═════ PROVIDED DATA ═════
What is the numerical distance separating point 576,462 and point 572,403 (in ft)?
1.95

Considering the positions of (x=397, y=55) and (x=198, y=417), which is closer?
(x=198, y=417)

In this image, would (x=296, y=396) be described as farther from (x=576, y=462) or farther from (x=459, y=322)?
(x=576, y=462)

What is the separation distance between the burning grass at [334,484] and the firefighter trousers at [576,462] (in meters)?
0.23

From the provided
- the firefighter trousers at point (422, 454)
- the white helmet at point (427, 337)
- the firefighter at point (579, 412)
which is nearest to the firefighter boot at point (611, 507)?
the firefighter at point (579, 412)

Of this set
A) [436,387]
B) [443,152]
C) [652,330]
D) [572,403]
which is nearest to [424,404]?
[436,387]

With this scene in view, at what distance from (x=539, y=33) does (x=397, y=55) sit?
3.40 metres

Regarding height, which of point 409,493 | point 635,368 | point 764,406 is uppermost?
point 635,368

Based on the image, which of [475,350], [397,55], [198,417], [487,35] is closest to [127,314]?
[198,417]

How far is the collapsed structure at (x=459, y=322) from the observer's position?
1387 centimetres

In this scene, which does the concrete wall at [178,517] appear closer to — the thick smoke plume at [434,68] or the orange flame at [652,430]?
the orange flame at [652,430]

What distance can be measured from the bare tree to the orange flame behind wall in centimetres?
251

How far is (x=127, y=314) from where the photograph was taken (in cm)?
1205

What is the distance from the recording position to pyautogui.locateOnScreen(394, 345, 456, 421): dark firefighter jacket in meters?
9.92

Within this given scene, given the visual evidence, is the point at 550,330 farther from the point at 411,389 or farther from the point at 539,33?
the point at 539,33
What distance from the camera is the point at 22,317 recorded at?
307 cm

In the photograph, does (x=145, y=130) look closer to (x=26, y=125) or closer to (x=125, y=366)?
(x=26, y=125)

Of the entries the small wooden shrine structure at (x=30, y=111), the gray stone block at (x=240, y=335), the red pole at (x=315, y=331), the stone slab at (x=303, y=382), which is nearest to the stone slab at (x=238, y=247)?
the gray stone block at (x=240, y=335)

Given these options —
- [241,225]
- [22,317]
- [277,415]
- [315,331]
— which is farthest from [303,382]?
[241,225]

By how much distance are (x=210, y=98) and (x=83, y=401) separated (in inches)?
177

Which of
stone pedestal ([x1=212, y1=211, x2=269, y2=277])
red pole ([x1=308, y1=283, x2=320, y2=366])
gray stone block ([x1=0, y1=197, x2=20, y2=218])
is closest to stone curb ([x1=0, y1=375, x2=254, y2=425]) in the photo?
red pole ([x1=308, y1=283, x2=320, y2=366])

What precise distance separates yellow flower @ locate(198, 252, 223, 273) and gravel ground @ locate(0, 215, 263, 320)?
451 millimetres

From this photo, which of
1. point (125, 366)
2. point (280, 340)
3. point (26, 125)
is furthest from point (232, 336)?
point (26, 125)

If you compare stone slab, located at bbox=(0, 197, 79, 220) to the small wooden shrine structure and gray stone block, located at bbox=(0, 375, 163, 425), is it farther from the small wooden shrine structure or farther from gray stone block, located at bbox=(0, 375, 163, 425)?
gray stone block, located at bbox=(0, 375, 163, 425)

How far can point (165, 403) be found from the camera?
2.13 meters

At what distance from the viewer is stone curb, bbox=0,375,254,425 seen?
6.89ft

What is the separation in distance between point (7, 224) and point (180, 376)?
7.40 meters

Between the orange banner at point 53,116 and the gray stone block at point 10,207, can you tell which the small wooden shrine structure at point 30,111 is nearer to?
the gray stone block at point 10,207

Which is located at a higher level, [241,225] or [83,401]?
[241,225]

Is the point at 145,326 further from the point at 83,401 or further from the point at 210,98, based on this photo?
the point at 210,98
═════
Copy only this span: the line that contains "Given these options —", the last line, and every line between them.

RIGHT ANSWER
Given these options —
- [241,225]
- [22,317]
- [277,415]
- [315,331]
— which is farthest from [303,382]?
[241,225]

By how much distance are (x=210, y=98) and (x=83, y=401) separated (in inches)?
177

Which of
stone pedestal ([x1=212, y1=211, x2=269, y2=277])
red pole ([x1=308, y1=283, x2=320, y2=366])
gray stone block ([x1=0, y1=197, x2=20, y2=218])
is closest to stone curb ([x1=0, y1=375, x2=254, y2=425]) in the photo?
red pole ([x1=308, y1=283, x2=320, y2=366])

What precise distance separates yellow flower @ locate(198, 252, 223, 273) and gravel ground @ locate(0, 215, 263, 320)?
451 millimetres

From this photo, which of
1. point (125, 366)
2. point (280, 340)
3. point (26, 125)
is furthest from point (232, 336)?
point (26, 125)

If you compare stone slab, located at bbox=(0, 197, 79, 220) to the small wooden shrine structure and gray stone block, located at bbox=(0, 375, 163, 425), is it farther from the small wooden shrine structure or farther from gray stone block, located at bbox=(0, 375, 163, 425)?
gray stone block, located at bbox=(0, 375, 163, 425)

How far can point (165, 403) be found from the camera?
2.13 meters

At what distance from the viewer is stone curb, bbox=0,375,254,425 seen?
6.89ft

What is the separation in distance between point (7, 224) and point (180, 376)?
7.40 meters

Between the orange banner at point 53,116 and the gray stone block at point 10,207, can you tell which the small wooden shrine structure at point 30,111 is nearer to?
the gray stone block at point 10,207

Which is located at a higher level, [241,225] or [83,401]?
[241,225]

Is the point at 145,326 further from the point at 83,401 or further from the point at 210,98, based on this photo?
the point at 210,98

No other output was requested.